Dec 10 20:11:52 localdev hab[655]: nomad.default(O):     2022-12-10T20:11:52.447-0800 [ERROR] nomad: failed to reconcile member: member="{localdev.localdev 172.16.177.181 4648 map[bootstrap:1 build:1.4.3 dc:localdev expect:1 id:27186dce-aed3-d333-9f5b-53ac55851c17 port:4647 raft_vsn:3 region:localdev revision:f464aca721d222ae9c1f3df643b3c3aaa20e2da7 role:nomad rpc_addr:172.16.177.181 vsn:1] alive 1 5 2 2 5 4}" error="error removing server with duplicate ID \"27186dce-aed3-d333-9f5b-53ac55851c17\": need at least one voter in configuration: {[]}"

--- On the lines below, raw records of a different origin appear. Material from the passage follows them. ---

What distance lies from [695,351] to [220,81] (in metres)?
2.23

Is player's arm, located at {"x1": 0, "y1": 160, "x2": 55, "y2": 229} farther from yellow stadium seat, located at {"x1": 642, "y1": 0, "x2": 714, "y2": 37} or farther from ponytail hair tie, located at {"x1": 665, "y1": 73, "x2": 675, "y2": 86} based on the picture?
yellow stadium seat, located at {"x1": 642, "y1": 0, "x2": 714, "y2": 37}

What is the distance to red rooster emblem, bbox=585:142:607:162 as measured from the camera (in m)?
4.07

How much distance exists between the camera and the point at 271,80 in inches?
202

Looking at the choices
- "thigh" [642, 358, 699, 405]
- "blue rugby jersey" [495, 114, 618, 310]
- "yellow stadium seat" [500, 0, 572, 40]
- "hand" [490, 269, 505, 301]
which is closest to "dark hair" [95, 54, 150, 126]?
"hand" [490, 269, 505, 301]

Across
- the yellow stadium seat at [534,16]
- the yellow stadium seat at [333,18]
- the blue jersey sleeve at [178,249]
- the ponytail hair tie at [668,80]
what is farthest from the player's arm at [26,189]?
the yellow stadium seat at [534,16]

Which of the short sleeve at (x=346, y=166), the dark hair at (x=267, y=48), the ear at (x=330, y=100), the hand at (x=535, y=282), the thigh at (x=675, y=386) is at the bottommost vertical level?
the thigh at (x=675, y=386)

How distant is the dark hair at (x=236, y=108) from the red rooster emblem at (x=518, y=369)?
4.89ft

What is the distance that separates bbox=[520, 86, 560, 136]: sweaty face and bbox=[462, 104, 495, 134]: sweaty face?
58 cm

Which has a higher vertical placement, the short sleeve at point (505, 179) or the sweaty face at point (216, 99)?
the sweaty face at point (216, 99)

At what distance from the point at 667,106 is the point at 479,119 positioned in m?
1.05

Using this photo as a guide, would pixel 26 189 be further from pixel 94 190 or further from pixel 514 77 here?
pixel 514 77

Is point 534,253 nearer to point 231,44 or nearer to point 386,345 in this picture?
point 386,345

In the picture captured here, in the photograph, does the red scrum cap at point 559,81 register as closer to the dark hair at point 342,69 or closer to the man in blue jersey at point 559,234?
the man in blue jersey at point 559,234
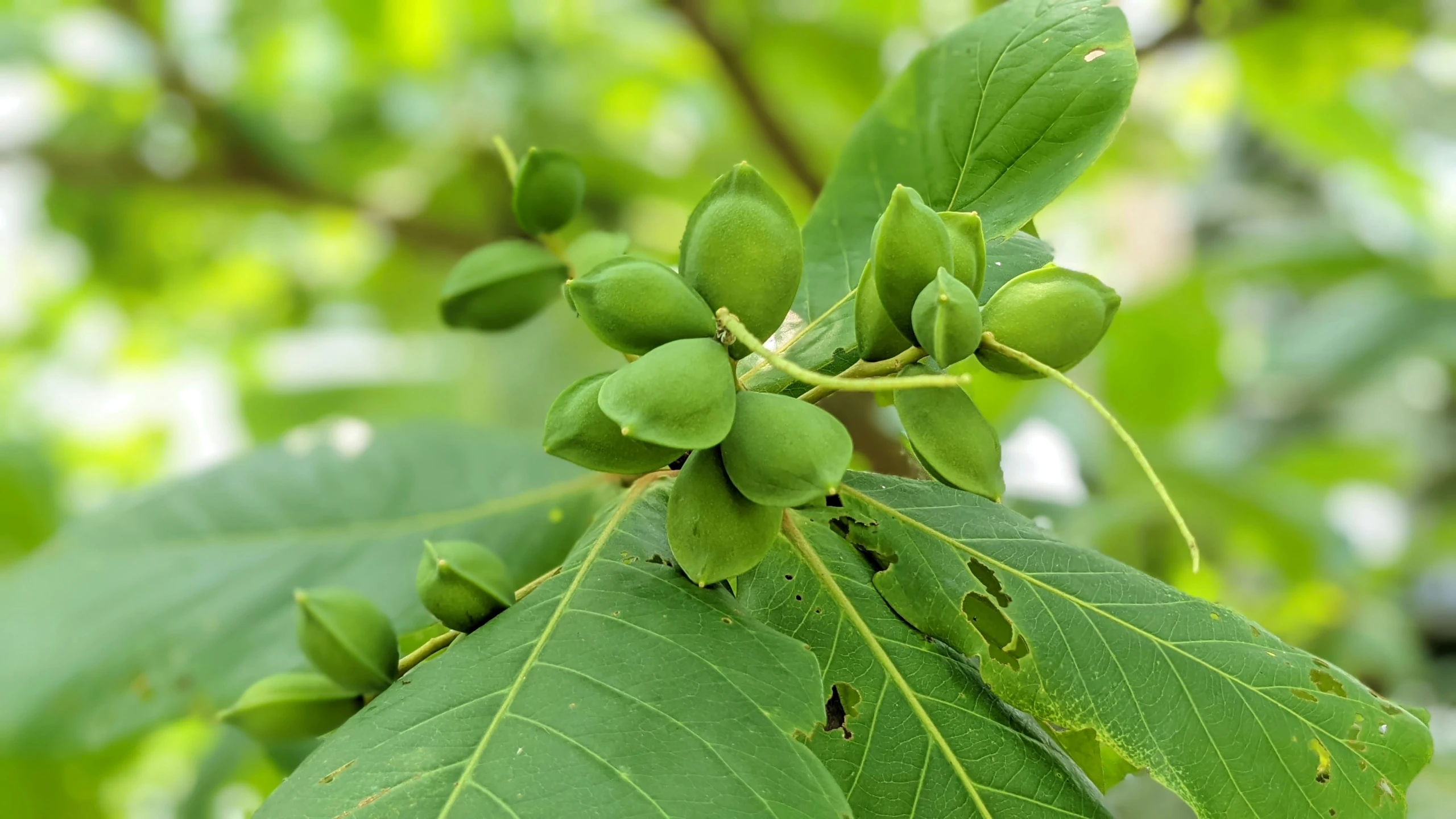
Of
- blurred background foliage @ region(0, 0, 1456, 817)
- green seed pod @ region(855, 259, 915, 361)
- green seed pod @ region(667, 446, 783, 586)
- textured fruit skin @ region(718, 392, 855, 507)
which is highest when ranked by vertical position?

Dec 10 20:11:52 localdev hab[655]: nomad.default(O):     2022-12-10T20:11:52.447-0800 [ERROR] nomad: failed to reconcile: error="error removing server with duplicate ID \"27186dce-aed3-d333-9f5b-53ac55851c17\": need at least one voter in configuration: {[]}"
Dec 10 20:11:52 localdev hab[655]: nomad.default(O):     2022-12-10T20:11:52.474-0800 [ERROR] nomad.autopilot: Failed to reconcile current state with the desired state

The system also seems to briefly be spiking CPU during that time, but it’s difficult to tell if that’s Nomad or something else.

I am happy to help provide other logs as needed.